**Dataset content**
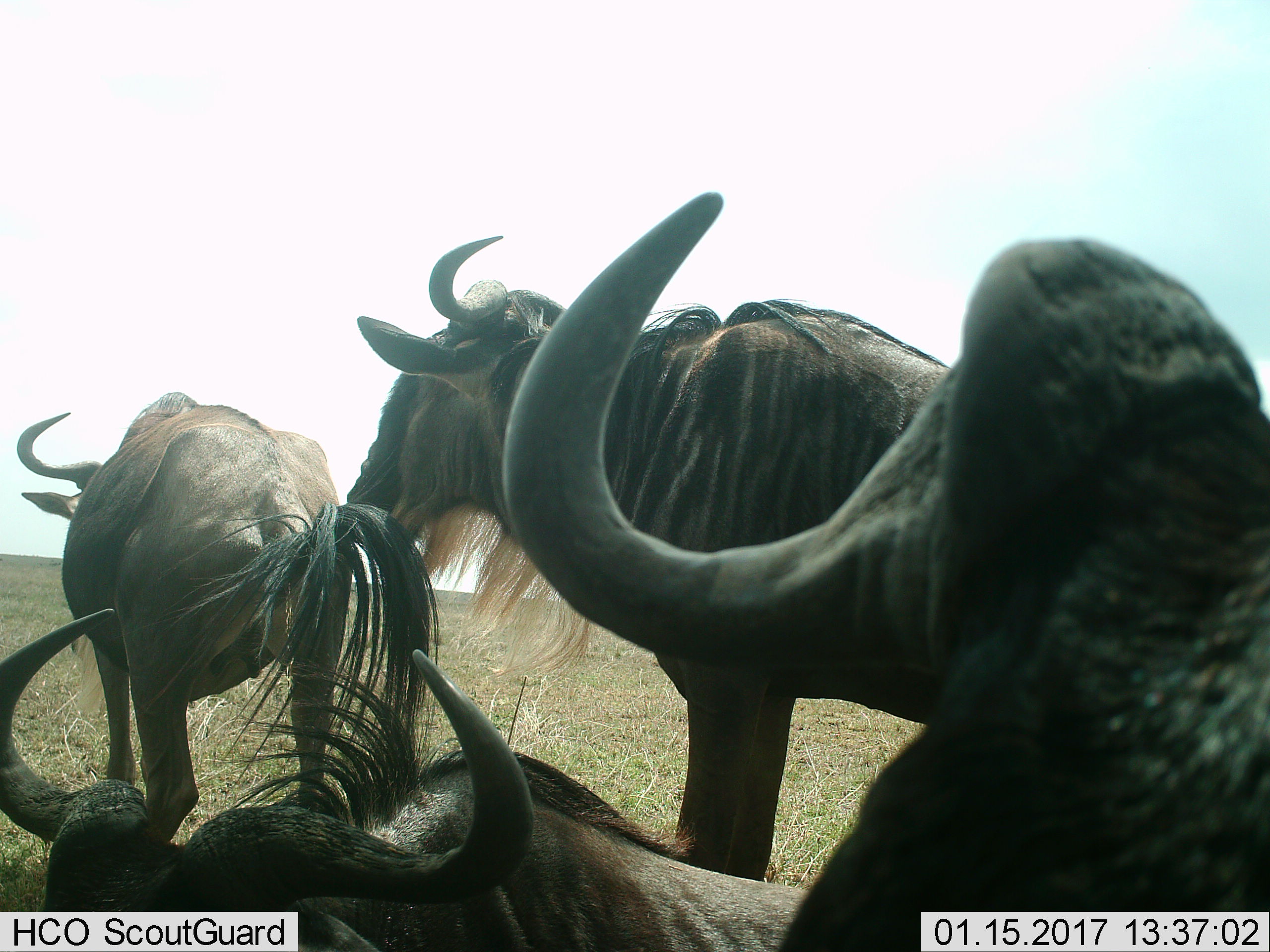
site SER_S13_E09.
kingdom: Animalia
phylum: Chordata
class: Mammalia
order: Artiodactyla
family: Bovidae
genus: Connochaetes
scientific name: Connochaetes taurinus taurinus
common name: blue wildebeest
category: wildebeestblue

**Task to carry out**
Could you print exactly the lines from the one containing "kingdom: Animalia" through the last line of the records above?

**Exercise response**
kingdom: Animalia
phylum: Chordata
class: Mammalia
order: Artiodactyla
family: Bovidae
genus: Connochaetes
scientific name: Connochaetes taurinus taurinus
common name: blue wildebeest
category: wildebeestblue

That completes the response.